I rote him pronto about this Herbert Warren Wind fellow whose got his name plastered all over the top of these very good letters about the turniments. I told him I would rite off the bat be suspicious of a guy who uses three (3) names.
For a sample, in the papers they will say—Escaped prisner William James Pratt at large. Considered dangerus and probly armed. They always use the whole three (3) names instead of Jim Pratt or just plain Pratt making him sound respektibal. I rote him to watch out for this fellow's true carachter which is so he can hang with the pros awaiting the first chance to cause some truble but making it look good all the while.

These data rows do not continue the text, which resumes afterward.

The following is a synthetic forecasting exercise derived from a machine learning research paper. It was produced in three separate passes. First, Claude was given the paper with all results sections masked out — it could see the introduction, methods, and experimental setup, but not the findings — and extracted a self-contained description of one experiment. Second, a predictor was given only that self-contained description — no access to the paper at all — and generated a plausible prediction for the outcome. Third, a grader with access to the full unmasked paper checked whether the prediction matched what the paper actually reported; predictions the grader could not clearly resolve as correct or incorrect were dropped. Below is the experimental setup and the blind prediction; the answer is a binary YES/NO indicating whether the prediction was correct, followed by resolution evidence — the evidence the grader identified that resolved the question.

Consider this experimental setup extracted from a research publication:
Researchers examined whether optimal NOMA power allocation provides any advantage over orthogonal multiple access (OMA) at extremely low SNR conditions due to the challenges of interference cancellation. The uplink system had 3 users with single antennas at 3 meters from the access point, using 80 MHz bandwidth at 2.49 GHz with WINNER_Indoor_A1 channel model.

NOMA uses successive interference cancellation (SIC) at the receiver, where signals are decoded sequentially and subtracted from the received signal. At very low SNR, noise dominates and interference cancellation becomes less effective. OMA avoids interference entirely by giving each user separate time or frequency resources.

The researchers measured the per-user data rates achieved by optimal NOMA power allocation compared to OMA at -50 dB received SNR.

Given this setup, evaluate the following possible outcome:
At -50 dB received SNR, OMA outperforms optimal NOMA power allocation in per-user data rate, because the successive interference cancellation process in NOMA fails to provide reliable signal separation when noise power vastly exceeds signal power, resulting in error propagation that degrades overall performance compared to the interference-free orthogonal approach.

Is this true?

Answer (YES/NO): NO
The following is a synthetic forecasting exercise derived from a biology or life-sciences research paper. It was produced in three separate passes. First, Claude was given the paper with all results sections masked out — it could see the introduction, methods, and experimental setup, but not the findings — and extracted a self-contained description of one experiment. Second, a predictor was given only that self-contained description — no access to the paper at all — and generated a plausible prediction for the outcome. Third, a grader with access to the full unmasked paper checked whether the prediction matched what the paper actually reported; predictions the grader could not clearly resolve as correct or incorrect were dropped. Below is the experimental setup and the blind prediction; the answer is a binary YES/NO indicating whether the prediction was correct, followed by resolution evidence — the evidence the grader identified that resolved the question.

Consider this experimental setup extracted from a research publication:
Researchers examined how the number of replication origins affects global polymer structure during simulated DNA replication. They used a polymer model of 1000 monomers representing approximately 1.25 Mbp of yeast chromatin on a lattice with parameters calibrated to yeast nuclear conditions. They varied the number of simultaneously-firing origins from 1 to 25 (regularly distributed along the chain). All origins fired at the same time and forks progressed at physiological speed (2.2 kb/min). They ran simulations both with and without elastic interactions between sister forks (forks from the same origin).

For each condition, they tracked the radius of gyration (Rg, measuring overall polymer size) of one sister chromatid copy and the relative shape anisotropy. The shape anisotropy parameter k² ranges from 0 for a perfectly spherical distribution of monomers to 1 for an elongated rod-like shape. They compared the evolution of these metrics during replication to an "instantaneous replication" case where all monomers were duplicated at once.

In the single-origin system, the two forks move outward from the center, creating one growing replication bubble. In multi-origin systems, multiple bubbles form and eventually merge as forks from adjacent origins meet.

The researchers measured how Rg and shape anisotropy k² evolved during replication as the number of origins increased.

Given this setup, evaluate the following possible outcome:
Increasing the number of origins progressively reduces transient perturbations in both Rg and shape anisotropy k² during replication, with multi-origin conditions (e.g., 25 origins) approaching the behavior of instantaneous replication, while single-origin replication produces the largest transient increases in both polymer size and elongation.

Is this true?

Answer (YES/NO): NO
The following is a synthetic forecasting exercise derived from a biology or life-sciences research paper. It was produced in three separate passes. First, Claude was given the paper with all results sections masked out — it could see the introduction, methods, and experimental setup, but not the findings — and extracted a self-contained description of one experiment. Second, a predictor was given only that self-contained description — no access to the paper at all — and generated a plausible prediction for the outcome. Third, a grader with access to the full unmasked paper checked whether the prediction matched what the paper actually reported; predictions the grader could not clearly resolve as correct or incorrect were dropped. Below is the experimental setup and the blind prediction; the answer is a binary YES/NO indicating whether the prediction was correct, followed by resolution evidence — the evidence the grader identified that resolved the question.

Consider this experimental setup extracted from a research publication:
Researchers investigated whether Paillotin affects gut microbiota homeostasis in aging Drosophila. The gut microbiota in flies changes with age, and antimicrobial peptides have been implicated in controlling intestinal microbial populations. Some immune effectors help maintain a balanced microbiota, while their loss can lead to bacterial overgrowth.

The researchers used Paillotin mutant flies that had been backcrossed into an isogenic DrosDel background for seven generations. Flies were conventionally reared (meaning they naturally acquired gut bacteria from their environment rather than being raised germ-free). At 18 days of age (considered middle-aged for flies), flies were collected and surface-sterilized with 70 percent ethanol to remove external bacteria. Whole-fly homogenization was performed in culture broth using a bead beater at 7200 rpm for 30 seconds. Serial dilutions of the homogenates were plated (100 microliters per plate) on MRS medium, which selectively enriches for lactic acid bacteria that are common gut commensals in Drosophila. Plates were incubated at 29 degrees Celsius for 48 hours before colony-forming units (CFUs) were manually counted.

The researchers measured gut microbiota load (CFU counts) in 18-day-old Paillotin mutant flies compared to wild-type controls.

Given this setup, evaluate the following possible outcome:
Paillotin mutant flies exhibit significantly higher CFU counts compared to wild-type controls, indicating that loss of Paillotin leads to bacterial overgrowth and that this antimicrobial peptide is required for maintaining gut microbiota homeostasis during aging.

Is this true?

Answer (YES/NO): NO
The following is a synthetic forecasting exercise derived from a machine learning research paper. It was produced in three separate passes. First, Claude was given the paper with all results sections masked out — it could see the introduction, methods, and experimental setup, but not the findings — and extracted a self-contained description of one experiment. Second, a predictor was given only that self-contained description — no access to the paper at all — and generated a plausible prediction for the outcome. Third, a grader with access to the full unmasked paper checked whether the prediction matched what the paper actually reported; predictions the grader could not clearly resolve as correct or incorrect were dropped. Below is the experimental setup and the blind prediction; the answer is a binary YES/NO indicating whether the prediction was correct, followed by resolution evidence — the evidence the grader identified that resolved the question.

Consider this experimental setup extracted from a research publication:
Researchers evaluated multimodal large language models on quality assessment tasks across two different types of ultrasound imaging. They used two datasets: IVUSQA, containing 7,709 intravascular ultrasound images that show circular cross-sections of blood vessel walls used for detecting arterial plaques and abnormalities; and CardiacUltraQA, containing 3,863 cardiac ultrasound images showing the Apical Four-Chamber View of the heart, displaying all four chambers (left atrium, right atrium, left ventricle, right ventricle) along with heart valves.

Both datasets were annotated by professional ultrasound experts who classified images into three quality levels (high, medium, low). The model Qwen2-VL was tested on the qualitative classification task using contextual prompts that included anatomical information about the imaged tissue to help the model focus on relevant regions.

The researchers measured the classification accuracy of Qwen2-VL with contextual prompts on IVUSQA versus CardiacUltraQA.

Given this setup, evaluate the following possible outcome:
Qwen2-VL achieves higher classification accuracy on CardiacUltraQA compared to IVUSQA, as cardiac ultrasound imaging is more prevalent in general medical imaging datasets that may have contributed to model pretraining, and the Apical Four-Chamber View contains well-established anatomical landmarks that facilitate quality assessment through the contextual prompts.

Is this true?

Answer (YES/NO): YES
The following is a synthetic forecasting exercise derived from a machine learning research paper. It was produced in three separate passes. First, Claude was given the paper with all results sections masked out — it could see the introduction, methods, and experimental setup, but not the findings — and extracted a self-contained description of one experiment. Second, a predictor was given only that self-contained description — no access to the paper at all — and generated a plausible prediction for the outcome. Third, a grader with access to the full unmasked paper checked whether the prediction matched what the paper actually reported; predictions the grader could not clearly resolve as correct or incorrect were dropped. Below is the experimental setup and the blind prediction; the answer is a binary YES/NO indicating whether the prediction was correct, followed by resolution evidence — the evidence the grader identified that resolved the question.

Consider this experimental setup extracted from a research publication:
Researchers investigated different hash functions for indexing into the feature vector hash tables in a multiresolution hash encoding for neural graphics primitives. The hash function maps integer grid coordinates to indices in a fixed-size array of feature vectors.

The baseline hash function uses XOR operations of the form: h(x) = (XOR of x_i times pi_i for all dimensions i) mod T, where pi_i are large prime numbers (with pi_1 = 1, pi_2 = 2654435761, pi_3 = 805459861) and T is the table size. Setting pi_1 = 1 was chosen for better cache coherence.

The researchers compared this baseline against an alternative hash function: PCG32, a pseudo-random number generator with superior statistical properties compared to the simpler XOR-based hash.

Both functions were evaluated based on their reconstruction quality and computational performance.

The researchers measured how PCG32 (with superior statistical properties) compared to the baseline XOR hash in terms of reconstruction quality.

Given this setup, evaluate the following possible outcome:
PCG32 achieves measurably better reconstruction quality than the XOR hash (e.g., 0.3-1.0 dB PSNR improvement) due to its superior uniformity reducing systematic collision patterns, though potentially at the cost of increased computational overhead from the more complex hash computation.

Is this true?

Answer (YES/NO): NO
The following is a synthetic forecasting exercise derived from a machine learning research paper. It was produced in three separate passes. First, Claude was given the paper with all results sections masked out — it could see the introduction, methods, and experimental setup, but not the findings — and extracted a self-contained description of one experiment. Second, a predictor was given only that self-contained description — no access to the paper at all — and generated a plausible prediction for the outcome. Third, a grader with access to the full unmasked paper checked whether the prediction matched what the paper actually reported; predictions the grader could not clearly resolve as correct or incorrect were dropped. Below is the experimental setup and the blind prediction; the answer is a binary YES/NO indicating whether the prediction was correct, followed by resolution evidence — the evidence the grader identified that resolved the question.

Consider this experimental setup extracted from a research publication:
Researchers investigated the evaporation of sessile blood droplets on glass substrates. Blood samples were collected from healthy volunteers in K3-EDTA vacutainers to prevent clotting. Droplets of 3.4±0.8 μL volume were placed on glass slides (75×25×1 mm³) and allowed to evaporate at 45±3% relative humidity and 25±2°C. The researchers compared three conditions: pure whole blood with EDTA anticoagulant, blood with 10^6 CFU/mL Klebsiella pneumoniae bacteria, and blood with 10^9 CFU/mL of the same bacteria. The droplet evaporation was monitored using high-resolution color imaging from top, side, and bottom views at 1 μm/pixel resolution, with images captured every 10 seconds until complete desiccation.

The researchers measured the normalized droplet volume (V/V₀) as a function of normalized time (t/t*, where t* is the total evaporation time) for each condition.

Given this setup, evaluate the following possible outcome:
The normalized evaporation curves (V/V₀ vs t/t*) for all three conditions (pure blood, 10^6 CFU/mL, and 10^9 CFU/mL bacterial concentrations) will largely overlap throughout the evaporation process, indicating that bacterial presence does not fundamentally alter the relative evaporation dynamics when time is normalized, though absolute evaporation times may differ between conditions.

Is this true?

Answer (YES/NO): YES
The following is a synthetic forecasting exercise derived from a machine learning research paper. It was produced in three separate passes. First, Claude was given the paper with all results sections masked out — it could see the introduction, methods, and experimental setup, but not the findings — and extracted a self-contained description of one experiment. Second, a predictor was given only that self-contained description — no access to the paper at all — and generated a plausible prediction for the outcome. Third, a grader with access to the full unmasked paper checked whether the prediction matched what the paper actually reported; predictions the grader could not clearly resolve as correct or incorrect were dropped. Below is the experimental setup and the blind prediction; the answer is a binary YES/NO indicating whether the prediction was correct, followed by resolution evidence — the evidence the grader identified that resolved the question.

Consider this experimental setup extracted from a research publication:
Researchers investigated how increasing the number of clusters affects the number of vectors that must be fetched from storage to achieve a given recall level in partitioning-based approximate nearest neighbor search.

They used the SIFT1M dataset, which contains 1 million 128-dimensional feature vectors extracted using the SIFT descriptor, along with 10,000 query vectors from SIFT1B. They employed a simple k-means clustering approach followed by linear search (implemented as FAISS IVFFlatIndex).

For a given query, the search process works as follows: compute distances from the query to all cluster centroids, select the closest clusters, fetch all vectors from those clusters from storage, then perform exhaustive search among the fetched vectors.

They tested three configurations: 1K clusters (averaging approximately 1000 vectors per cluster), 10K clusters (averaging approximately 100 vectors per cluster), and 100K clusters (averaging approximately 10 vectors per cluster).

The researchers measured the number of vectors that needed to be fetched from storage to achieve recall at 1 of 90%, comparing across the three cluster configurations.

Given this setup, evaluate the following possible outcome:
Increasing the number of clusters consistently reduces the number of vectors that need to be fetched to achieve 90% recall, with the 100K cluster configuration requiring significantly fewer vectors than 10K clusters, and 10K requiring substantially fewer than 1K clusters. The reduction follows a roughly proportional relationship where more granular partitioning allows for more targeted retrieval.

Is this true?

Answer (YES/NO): YES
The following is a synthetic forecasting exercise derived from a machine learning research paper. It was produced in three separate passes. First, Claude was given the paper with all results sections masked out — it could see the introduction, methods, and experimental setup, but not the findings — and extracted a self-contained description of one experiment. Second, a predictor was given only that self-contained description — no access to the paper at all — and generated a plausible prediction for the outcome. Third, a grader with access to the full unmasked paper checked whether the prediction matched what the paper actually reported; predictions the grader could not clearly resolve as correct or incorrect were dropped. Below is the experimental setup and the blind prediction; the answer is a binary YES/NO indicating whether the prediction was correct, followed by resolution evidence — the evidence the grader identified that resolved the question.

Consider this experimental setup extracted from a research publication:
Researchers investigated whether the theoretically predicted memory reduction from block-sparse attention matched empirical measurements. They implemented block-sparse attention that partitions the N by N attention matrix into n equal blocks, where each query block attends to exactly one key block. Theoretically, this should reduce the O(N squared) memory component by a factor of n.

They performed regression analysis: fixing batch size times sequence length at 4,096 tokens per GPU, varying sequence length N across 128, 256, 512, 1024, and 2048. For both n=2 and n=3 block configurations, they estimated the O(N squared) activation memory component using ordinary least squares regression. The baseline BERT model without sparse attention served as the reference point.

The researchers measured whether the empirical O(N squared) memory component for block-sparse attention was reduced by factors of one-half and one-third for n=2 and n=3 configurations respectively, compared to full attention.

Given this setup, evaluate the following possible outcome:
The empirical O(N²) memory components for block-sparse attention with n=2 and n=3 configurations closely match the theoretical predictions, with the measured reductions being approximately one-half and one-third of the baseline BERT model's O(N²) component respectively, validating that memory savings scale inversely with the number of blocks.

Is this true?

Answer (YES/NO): YES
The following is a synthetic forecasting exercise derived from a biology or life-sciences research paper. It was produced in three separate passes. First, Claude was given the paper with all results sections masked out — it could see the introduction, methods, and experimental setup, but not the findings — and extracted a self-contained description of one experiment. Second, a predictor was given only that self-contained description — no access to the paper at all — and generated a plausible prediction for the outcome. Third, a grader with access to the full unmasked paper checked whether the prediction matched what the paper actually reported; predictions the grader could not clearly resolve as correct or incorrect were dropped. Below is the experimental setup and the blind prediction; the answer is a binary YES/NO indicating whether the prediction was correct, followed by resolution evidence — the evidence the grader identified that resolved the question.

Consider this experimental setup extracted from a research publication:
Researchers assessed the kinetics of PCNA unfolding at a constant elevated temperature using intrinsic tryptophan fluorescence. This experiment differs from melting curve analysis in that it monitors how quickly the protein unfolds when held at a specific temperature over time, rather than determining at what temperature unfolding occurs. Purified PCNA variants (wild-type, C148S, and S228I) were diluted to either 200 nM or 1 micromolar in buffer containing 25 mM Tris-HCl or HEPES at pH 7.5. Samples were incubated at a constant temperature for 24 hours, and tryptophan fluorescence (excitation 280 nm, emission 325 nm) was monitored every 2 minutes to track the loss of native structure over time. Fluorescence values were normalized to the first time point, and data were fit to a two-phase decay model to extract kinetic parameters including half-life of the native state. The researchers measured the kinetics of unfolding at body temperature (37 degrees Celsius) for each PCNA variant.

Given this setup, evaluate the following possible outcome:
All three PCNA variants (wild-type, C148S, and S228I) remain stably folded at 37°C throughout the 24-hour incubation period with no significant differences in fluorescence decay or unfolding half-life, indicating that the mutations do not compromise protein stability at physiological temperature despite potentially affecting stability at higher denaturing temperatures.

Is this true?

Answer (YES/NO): NO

I told him he should take my sujestions for what they are worth which is a lot because people who keep using three (3) names all at once sooner or later will be in the headlines escaping from somewhere.
So far Harry has not rote back but that is not unuzial when you get to be on the staff of a national mag. I will be intrested to get his answer (sp?) and I hope he will be on your staff a very long while because he sure yaks it up like a real pro.
FRANK R. HURLBUTT JR., M.D.
GOLF: MUSICAL COMEDY NOTES
I would just like to send my thanks for the wonderful articles by Herbert Warren Wind. I particularly liked his coverage of the Walker Cup at Muirfield (An Everelusive Grail, SI, June 1) and his note on Colonel Evans-Lombe, the secretary there, whom Wind characterized as "Muirfield's musical-comedy secretary, who, not infrequently, as he rides his bicycle relentlessly over the course, will suddenly dart out of nowhere to upbraid a slovenly golfer who has replaced his turf after an iron shot but neglected to replace it so that it is perfectly aligned with the grain of the fairway."
I would like to add one more note on Colonel Evans-Lombe. When I was fortunate enough to play Muirfield several years ago, I asked the colonel about their score card, remarking that it only had the number of the hole and the distance but no par for any of the holes. The colonel gave me a most patronizing look and said, "My dear fellow, we don't have a par at Muirfield—we simply gather here to play golf."
GOLF: THAT OTHER 59
Here are a few additional things about the 59 I made in the 1938 Northern California PGA championship.
My score was more sensational than Snead's (That Incredible 59, SI, June 1) because I was always a once-a-week golfer—twice in one week and I was overtrained! In my morning round of the tournament I had finished with three straight birdies; then in the afternoon 12 birds and six pars for a 59—15 birdies on 21 consecutive holes played. The next day under similar conditions I didn't get a birdie until the 18th hole—an easy par-5!
Official course records have always been recognized when played at stroke play. Mine was made in match play, however. There were no stymies involved, and any putts "picked up" were within inches of the cup. Yes, I made the 59, but I assure you it was quite accidental.
I will be most pleased to play Sam for the title—to be played under my conditions: lying on the ground, back to back!
TURF: TRADE REPORT
I certainly want to thank you for the fine article Whitney Tower did on Ribot (A Horse Trade to Make History, SI, June 1); in fact, it was one of the best factual jobs of reporting I have seen in a long "time, and I compliment him and SPORTS ILLUSTRATED for the care in seeing that it was accurately reported.